• RAW DATA:
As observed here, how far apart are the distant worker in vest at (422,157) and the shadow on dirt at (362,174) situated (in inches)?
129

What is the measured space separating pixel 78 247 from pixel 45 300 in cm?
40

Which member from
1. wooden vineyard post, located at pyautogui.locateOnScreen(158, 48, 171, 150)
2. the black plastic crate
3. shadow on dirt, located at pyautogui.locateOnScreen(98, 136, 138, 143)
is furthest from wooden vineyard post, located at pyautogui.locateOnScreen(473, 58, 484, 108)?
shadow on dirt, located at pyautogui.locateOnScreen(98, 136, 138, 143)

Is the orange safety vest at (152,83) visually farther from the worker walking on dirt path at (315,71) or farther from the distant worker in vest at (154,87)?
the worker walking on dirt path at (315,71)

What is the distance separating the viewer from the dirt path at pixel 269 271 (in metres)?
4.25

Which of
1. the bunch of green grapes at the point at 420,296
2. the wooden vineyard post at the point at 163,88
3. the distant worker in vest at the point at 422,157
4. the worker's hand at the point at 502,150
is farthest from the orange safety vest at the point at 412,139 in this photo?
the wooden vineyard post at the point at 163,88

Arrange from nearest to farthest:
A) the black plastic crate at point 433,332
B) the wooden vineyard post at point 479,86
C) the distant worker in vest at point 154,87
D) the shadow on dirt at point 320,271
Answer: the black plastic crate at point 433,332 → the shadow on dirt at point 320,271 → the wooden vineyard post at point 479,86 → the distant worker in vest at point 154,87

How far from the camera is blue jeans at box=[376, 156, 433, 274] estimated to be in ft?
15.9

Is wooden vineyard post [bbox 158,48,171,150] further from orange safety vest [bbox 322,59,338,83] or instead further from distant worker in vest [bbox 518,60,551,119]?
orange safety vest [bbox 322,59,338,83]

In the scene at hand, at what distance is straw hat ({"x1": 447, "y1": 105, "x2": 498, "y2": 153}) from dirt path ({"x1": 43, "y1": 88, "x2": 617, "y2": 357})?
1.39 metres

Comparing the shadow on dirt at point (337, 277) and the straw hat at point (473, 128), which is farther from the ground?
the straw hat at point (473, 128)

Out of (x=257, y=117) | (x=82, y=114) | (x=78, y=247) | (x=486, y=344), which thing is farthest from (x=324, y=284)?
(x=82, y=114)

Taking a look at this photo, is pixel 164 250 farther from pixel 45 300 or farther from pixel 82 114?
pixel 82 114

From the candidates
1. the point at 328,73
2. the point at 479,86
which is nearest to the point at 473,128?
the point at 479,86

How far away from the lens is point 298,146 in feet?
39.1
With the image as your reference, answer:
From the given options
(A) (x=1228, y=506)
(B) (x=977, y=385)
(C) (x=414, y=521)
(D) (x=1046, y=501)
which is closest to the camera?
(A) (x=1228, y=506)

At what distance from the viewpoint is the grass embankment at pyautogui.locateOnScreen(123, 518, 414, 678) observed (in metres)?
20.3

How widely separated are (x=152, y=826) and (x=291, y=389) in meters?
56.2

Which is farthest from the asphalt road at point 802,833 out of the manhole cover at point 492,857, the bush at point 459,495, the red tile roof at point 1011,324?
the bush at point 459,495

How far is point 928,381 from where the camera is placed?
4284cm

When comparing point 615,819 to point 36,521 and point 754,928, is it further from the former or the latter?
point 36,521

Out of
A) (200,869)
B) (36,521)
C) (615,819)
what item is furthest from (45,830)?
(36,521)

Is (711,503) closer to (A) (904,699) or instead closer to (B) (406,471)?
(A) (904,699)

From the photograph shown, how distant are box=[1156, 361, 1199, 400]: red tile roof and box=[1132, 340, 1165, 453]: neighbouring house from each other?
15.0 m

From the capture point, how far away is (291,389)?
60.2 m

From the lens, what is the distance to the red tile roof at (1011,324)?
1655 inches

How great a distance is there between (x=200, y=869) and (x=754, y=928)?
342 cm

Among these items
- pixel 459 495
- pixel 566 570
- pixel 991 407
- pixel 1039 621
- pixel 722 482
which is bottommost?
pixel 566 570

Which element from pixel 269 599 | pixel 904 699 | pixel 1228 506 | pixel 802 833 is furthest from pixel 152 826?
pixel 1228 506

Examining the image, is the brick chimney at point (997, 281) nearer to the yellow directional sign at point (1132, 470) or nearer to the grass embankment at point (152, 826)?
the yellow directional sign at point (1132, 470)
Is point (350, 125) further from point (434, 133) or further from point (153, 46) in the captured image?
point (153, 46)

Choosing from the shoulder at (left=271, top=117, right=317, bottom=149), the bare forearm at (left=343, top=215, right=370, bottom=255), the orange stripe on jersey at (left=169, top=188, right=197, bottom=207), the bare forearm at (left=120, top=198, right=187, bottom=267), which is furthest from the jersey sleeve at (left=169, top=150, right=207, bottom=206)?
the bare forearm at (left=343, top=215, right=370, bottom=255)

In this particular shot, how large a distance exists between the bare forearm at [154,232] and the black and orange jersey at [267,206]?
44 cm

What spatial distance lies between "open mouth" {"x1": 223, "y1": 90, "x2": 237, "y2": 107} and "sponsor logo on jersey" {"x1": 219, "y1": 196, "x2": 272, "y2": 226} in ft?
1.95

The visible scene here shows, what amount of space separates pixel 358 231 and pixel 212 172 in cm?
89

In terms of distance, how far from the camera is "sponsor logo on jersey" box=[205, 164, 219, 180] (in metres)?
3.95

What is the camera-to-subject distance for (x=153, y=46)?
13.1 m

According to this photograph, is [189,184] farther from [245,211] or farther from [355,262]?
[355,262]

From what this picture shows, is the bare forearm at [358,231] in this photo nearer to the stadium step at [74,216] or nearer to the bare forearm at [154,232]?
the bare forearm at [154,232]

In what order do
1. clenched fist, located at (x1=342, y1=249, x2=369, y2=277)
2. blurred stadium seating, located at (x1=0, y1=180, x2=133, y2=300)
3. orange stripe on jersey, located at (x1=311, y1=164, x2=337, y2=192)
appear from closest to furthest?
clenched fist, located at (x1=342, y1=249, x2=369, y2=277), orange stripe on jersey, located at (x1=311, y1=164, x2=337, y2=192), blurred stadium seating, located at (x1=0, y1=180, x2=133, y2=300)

• PROBLEM TO WORK ON: The entries above should be repeated exactly, every one of them.

• THE REPLY:
As observed here, how far apart are the distant worker in vest at (422,157) and the shadow on dirt at (362,174) situated (in inches)?
129

What is the measured space separating pixel 78 247 from pixel 45 300 in cm?
40

Which member from
1. wooden vineyard post, located at pyautogui.locateOnScreen(158, 48, 171, 150)
2. the black plastic crate
3. shadow on dirt, located at pyautogui.locateOnScreen(98, 136, 138, 143)
is furthest from wooden vineyard post, located at pyautogui.locateOnScreen(473, 58, 484, 108)?
shadow on dirt, located at pyautogui.locateOnScreen(98, 136, 138, 143)

Is the orange safety vest at (152,83) visually farther from the worker walking on dirt path at (315,71) or farther from the distant worker in vest at (154,87)?
the worker walking on dirt path at (315,71)

What is the distance separating the viewer from the dirt path at pixel 269 271 (in metres)?
4.25

Which of
1. the bunch of green grapes at the point at 420,296
2. the wooden vineyard post at the point at 163,88
3. the distant worker in vest at the point at 422,157
4. the worker's hand at the point at 502,150
is farthest from the orange safety vest at the point at 412,139 in this photo?
the wooden vineyard post at the point at 163,88

Arrange from nearest to farthest:
A) the black plastic crate at point 433,332
B) the wooden vineyard post at point 479,86
C) the distant worker in vest at point 154,87
D) the shadow on dirt at point 320,271
Answer: the black plastic crate at point 433,332 → the shadow on dirt at point 320,271 → the wooden vineyard post at point 479,86 → the distant worker in vest at point 154,87

How far from the camera is blue jeans at box=[376, 156, 433, 274] estimated to be in ft?
15.9

Is wooden vineyard post [bbox 158,48,171,150] further from orange safety vest [bbox 322,59,338,83] or instead further from distant worker in vest [bbox 518,60,551,119]?
orange safety vest [bbox 322,59,338,83]

In the scene at hand, at what distance is straw hat ({"x1": 447, "y1": 105, "x2": 498, "y2": 153}) from dirt path ({"x1": 43, "y1": 88, "x2": 617, "y2": 357})?
1.39 metres

Comparing the shadow on dirt at point (337, 277) and the straw hat at point (473, 128), which is farther from the ground?
the straw hat at point (473, 128)

Out of (x=257, y=117) | (x=82, y=114) | (x=78, y=247) | (x=486, y=344), which thing is farthest from (x=324, y=284)?
(x=82, y=114)

Taking a look at this photo, is pixel 164 250 farther from pixel 45 300 or farther from pixel 82 114?
pixel 82 114

From the candidates
1. the point at 328,73
2. the point at 479,86
which is nearest to the point at 473,128?
the point at 479,86

How far away from the lens is point 298,146 in feet?
39.1
With the image as your reference, answer:
From the given options
(A) (x=1228, y=506)
(B) (x=977, y=385)
(C) (x=414, y=521)
(D) (x=1046, y=501)
which is closest to the camera?
(A) (x=1228, y=506)

At what distance from the viewpoint is the grass embankment at pyautogui.locateOnScreen(123, 518, 414, 678) observed (in metres)?
20.3

How widely separated are (x=152, y=826) and (x=291, y=389) in meters?
56.2

Which is farthest from the asphalt road at point 802,833 out of the manhole cover at point 492,857, the bush at point 459,495, the red tile roof at point 1011,324?
the bush at point 459,495

How far is point 928,381 from where the camera is placed?
4284cm

When comparing point 615,819 to point 36,521 and point 754,928, is it further from the former or the latter?
point 36,521

Out of
A) (200,869)
B) (36,521)
C) (615,819)
what item is furthest from (45,830)?
(36,521)

Is (711,503) closer to (A) (904,699) or instead closer to (B) (406,471)?
(A) (904,699)

From the photograph shown, how distant are box=[1156, 361, 1199, 400]: red tile roof and box=[1132, 340, 1165, 453]: neighbouring house from each other?
15.0 m

From the capture point, how far away is (291,389)?
60.2 m

From the lens, what is the distance to the red tile roof at (1011,324)?
1655 inches

How great a distance is there between (x=200, y=869) and (x=754, y=928)?
342 cm

Among these items
- pixel 459 495
- pixel 566 570
- pixel 991 407
- pixel 1039 621
- pixel 722 482
which is bottommost?
pixel 566 570

Which element from pixel 269 599 | pixel 904 699 | pixel 1228 506 | pixel 802 833 is furthest from pixel 152 826?
pixel 1228 506

Examining the image, is the brick chimney at point (997, 281) nearer to the yellow directional sign at point (1132, 470) or nearer to the grass embankment at point (152, 826)?
the yellow directional sign at point (1132, 470)
Is point (350, 125) further from point (434, 133) or further from point (153, 46) in the captured image?
point (153, 46)

Choosing from the shoulder at (left=271, top=117, right=317, bottom=149), the bare forearm at (left=343, top=215, right=370, bottom=255), the orange stripe on jersey at (left=169, top=188, right=197, bottom=207), the bare forearm at (left=120, top=198, right=187, bottom=267), which is furthest from the jersey sleeve at (left=169, top=150, right=207, bottom=206)?
the bare forearm at (left=343, top=215, right=370, bottom=255)

In this particular shot, how large a distance exists between the bare forearm at [154,232] and the black and orange jersey at [267,206]?
44 cm

What spatial distance lies between "open mouth" {"x1": 223, "y1": 90, "x2": 237, "y2": 107} and "sponsor logo on jersey" {"x1": 219, "y1": 196, "x2": 272, "y2": 226} in ft?
1.95

The visible scene here shows, what amount of space separates pixel 358 231 and pixel 212 172 in cm?
89

In terms of distance, how far from the camera is "sponsor logo on jersey" box=[205, 164, 219, 180] (in metres)?
3.95

What is the camera-to-subject distance for (x=153, y=46)?
13.1 m

According to this photograph, is [189,184] farther from [245,211] or farther from [355,262]?
[355,262]

From what this picture shows, is the bare forearm at [358,231] in this photo nearer to the stadium step at [74,216] or nearer to the bare forearm at [154,232]?
the bare forearm at [154,232]

In what order do
1. clenched fist, located at (x1=342, y1=249, x2=369, y2=277)
2. blurred stadium seating, located at (x1=0, y1=180, x2=133, y2=300)
3. orange stripe on jersey, located at (x1=311, y1=164, x2=337, y2=192)
appear from closest to furthest?
clenched fist, located at (x1=342, y1=249, x2=369, y2=277), orange stripe on jersey, located at (x1=311, y1=164, x2=337, y2=192), blurred stadium seating, located at (x1=0, y1=180, x2=133, y2=300)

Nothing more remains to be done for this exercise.